Stored records
━━━━━━━━

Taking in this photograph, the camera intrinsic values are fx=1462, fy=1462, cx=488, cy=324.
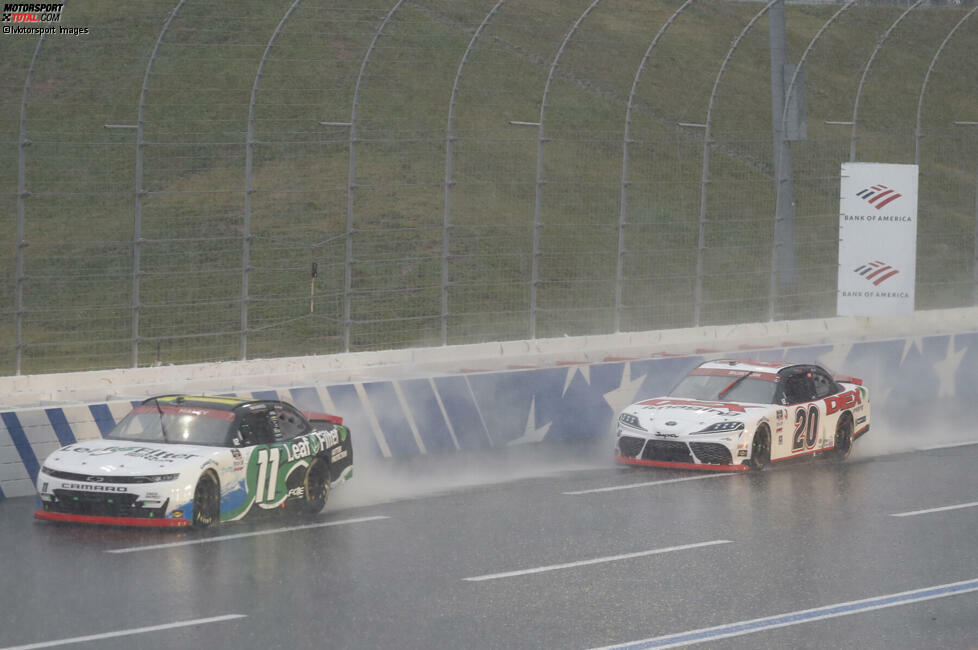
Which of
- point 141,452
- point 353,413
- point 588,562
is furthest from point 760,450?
point 141,452

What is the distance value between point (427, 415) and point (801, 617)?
899 cm

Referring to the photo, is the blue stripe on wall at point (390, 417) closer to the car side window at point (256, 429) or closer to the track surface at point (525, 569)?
the track surface at point (525, 569)

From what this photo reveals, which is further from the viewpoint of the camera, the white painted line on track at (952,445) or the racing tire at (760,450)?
the white painted line on track at (952,445)

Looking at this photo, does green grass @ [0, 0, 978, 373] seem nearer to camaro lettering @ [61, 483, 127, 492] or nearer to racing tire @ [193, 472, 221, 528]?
camaro lettering @ [61, 483, 127, 492]

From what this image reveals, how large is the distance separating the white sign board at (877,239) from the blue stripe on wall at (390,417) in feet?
28.5

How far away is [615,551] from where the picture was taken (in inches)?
481

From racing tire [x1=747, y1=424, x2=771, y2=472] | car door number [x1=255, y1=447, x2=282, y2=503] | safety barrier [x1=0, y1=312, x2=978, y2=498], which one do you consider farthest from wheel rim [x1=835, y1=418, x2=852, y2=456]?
car door number [x1=255, y1=447, x2=282, y2=503]

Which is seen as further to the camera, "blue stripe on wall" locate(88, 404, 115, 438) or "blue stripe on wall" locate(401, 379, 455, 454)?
"blue stripe on wall" locate(401, 379, 455, 454)

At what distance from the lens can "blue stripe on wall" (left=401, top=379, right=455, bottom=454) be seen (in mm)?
18078

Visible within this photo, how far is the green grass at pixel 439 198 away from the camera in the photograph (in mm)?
20328

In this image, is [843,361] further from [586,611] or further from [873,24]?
[586,611]

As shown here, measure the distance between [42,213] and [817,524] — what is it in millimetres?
11599

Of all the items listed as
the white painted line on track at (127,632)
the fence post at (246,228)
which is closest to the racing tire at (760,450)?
the fence post at (246,228)

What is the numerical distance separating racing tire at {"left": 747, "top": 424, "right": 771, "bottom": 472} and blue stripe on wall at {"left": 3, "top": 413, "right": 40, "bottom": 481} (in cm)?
790
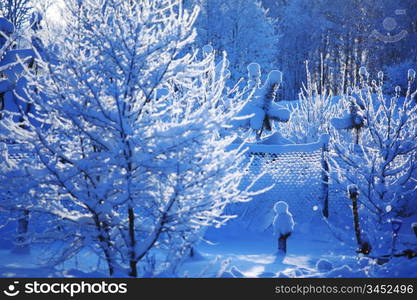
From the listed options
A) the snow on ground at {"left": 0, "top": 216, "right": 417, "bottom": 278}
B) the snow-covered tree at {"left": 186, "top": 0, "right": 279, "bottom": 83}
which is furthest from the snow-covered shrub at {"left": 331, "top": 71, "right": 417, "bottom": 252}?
the snow-covered tree at {"left": 186, "top": 0, "right": 279, "bottom": 83}

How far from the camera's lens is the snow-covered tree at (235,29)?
27.6 metres

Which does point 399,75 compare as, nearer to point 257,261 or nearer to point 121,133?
point 257,261

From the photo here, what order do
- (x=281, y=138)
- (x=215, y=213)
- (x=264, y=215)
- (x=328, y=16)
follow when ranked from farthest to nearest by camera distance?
1. (x=328, y=16)
2. (x=281, y=138)
3. (x=264, y=215)
4. (x=215, y=213)

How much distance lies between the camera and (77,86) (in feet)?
13.2

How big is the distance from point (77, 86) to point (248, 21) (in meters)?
25.4

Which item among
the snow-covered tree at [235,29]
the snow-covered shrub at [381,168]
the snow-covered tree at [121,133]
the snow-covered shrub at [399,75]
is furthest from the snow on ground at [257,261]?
the snow-covered tree at [235,29]

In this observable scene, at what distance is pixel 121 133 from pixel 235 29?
25.2 metres

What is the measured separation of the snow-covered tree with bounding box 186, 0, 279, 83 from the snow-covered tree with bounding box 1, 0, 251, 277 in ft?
77.4

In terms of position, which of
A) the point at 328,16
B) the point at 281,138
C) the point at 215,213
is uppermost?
the point at 328,16

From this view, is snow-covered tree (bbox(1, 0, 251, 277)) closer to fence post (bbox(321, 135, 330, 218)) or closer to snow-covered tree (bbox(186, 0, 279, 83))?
fence post (bbox(321, 135, 330, 218))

━━━━━━━━

Can you reproduce the data with every "racing tire" swapped for "slick tire", keeping everything else the same and leaving out the pictures?

Taking in this photograph, the camera intrinsic values are fx=1462, fy=1462, cx=488, cy=324.
Which of
- point 141,452
- point 353,413
- point 588,562
is furthest from point 760,450?
point 141,452

What is the distance value between point (427, 415) and point (801, 617)?
899 cm

Referring to the photo, is the blue stripe on wall at point (390, 417) closer to the car side window at point (256, 429) or closer to the track surface at point (525, 569)?
the track surface at point (525, 569)

From what this photo reveals, which is further from the viewpoint of the camera, the white painted line on track at (952,445) or the slick tire at (760,450)?
the white painted line on track at (952,445)

Looking at this photo, does green grass @ [0, 0, 978, 373] seem nearer to camaro lettering @ [61, 483, 127, 492] or nearer to slick tire @ [193, 472, 221, 528]?
camaro lettering @ [61, 483, 127, 492]

From what this image reveals, how large is the distance separating the white sign board at (877,239) from the blue stripe on wall at (390,417) in feet?
28.5

How far away is [615,551] from where the picture was taken (in inches)?
481

From slick tire [x1=747, y1=424, x2=771, y2=472] | car door number [x1=255, y1=447, x2=282, y2=503] | safety barrier [x1=0, y1=312, x2=978, y2=498], which one do you consider farthest from wheel rim [x1=835, y1=418, x2=852, y2=456]?
car door number [x1=255, y1=447, x2=282, y2=503]

Which is seen as further to the camera, "blue stripe on wall" locate(88, 404, 115, 438) or "blue stripe on wall" locate(401, 379, 455, 454)?
"blue stripe on wall" locate(401, 379, 455, 454)

At what distance from the lens can "blue stripe on wall" (left=401, top=379, right=455, bottom=454) be seen (in mm)?
18078

Visible within this photo, how far is the green grass at pixel 439 198 away from the camera in the photograph (in mm)?
20328

In this image, is [843,361] further from [586,611] or further from [873,24]?
[586,611]

As shown here, measure the distance between [42,213] and [817,524] — what is it in millimetres?
11599

Of all the items listed as
the white painted line on track at (127,632)
the fence post at (246,228)
which is closest to the slick tire at (760,450)?
the fence post at (246,228)

What is the numerical distance separating slick tire at {"left": 747, "top": 424, "right": 771, "bottom": 472} and blue stripe on wall at {"left": 3, "top": 413, "right": 40, "bottom": 481} (in cm)?
790
From the listed options
A) the snow on ground at {"left": 0, "top": 216, "right": 417, "bottom": 278}
B) the snow-covered tree at {"left": 186, "top": 0, "right": 279, "bottom": 83}
which is furthest from the snow-covered shrub at {"left": 331, "top": 71, "right": 417, "bottom": 252}?
the snow-covered tree at {"left": 186, "top": 0, "right": 279, "bottom": 83}

How far from the camera's lens is the snow-covered tree at (235,29)?
27.6 metres

Which does point 399,75 compare as, nearer to point 257,261 or nearer to point 121,133?
point 257,261

From the photo here, what order do
- (x=281, y=138)
- (x=215, y=213)
- (x=264, y=215)
- (x=328, y=16)
follow when ranked from farthest to nearest by camera distance?
1. (x=328, y=16)
2. (x=281, y=138)
3. (x=264, y=215)
4. (x=215, y=213)

How much distance lies between the camera and (77,86) (in feet)?
13.2

How big is the distance from point (77, 86) to point (248, 21) (in meters)?
25.4

Which item among
the snow-covered tree at [235,29]
the snow-covered shrub at [381,168]
the snow-covered tree at [121,133]
the snow-covered shrub at [399,75]
is furthest from the snow on ground at [257,261]?
the snow-covered tree at [235,29]

In this observable scene, at what distance is pixel 121 133 from pixel 235 29?
25.2 metres

What is the measured separation of the snow-covered tree with bounding box 186, 0, 279, 83 from the snow-covered tree with bounding box 1, 0, 251, 277 in ft?
77.4

In terms of position, which of
A) the point at 328,16
B) the point at 281,138
C) the point at 215,213
is uppermost?
the point at 328,16

From this view, is snow-covered tree (bbox(1, 0, 251, 277)) closer to fence post (bbox(321, 135, 330, 218)) or closer to snow-covered tree (bbox(186, 0, 279, 83))?
fence post (bbox(321, 135, 330, 218))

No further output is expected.